Chancellor’s declare of £22bn ‘black gap’ in public funds is NOT backed up by Britain’s financial watchdog… sparking anger from her predecessor Jeremy Hunt
Rachel Reeves‘s claims of a £22billion ‘black hole’ in the public finances have not been backed up by Britain’s economic watchdog.
The Office for Budget Responsibility instead said only that the Treasury had failed to share information about £9.5billion of ‘net pressures’ on departments’ budgets.
While the watchdog says it would have reached a ‘materially different judgment’ on Tory spending plans had the information been available, the size of the ‘black hole’ is less than half that the Chancellor claimed.
Responding to the publication of the OBR review, Tory ex-chancellor Jeremy Hunt told the Mail: ‘They say no conclusive evidence their forecasts were inappropriate.
Jeremy Hunt (pictured today) had launched a last-ditch bid to prevent the OBR publishing the ‘highly political’ dossier on his legacy alongside the Budget
Rachel Reeves has sought to pin blame for her huge tax-hiking Budget on the Conservatives and the alleged ‘black hole’
‘They say you cannot judge how the £9.5billion would have scored but even if they had counted it all we would still have broadly met our fiscal rules.’
Mr Hunt had launched a last-ditch bid to prevent the OBR publishing the ‘highly political’ dossier on his legacy alongside the Budget.
He asked Cabinet Secretary Simon Case to delay the publication of the review. Mr Hunt was not contacted about the report’s content, despite being chancellor at the time.
Ms Reeves has sought to pin blame for her huge tax-hiking Budget on the Conservatives and the alleged ‘black hole’.
Delivering her Budget this afternoon, she told MPs how she had ‘exposed a £22billion black hole at the heart of the previous government’s plan’.
She added: ‘A series of promises that they made but had no money to deliver – covered up from the British people, covered up from this House.
‘The Treasury’s reserve, set aside for genuine emergencies, spent three times over just three months into the financial year.’
But the OBR’s economic and fiscal outlook, published alongside the Budget, found only £9.5billion of pressures within Resource Departmental Expenditure Limits (RDEL).
It said: ‘The Review of the March 2024 forecast for departmental expenditure limits found that £9.5billion of pressures within RDEL were not disclosed to the OBR at the time of the February 2024 challenge panel meeting that informed our pre-measures forecast.’

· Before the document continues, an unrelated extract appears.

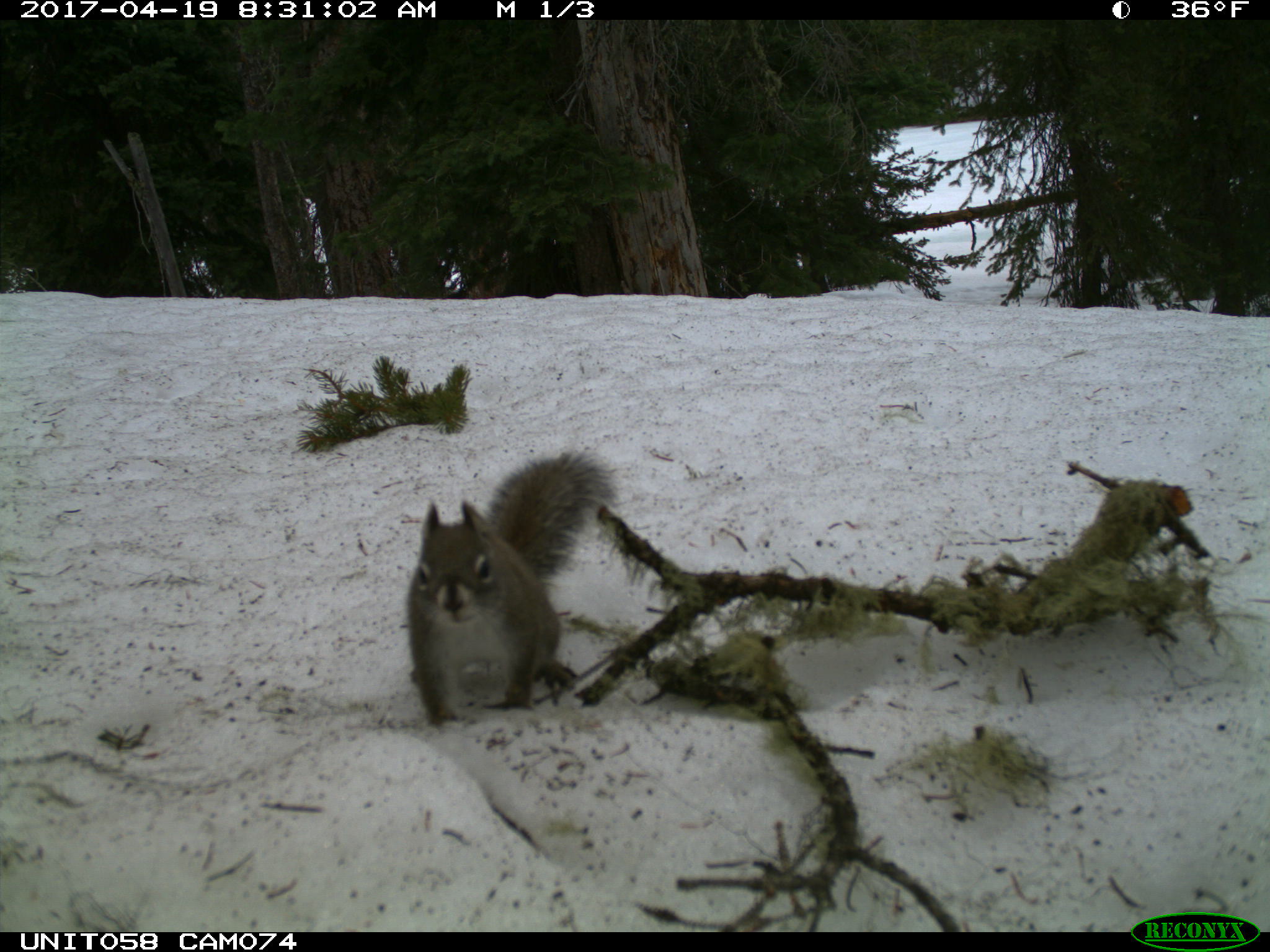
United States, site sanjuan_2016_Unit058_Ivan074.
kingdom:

In a letter in response to questions about the review process, the OBR added: ‘The review found that in the run-up to the March 2024 Budget, the Treasury had information about £9.5billion of net pressures on departments’ budgets in 2024-25 which it did not share with us.
‘Had this information been made available, we would have reached a materially different judgment about resource DEL spending in 2024-25.
‘We cannot say how much higher our forecast for departmental spending in 2024-25 would have been, as we cannot recreate the further conversations that would have happened if we had had this additional information.
‘But we can say that the £2.9billion underspend against departmental budgets assumed in our March forecast would very likely have been dropped, and so there would have been a materially higher DEL forecast for 2024-25 in the March 2024 EFO.’